-- BEGIN RECORDED INFORMATION --
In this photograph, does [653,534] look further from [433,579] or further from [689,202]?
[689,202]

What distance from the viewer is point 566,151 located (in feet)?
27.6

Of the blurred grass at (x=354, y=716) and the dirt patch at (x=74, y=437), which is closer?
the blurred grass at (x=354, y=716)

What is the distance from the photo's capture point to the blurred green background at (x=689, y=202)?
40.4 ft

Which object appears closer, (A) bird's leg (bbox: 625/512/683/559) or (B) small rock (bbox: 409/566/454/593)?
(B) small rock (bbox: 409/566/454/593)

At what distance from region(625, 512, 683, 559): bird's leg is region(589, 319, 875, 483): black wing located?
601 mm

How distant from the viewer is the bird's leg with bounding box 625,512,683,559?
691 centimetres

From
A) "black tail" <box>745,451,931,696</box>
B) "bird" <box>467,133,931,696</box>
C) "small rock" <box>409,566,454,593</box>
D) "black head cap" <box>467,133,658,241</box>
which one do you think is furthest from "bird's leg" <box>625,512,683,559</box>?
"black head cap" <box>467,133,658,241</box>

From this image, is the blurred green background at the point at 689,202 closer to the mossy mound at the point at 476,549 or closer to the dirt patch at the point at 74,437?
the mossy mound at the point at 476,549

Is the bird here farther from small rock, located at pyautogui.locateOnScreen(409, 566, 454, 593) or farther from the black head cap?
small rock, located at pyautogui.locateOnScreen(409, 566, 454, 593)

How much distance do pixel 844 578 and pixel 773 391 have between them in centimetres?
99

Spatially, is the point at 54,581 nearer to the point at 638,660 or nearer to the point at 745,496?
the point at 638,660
-- END RECORDED INFORMATION --
§ INSTRUCTIONS TO FOLLOW
Could you set out these rows as a numbered list, with blank lines left out? Start at the line containing "Which object appears" and end after the line containing "691 centimetres".

§ RESULT FOR THIS TASK
1. Which object appears closer, (A) bird's leg (bbox: 625/512/683/559) or (B) small rock (bbox: 409/566/454/593)?
2. (B) small rock (bbox: 409/566/454/593)
3. At what distance from region(625, 512, 683, 559): bird's leg is region(589, 319, 875, 483): black wing located?
4. 601 mm
5. How distant from the viewer is the bird's leg with bounding box 625,512,683,559?
6. 691 centimetres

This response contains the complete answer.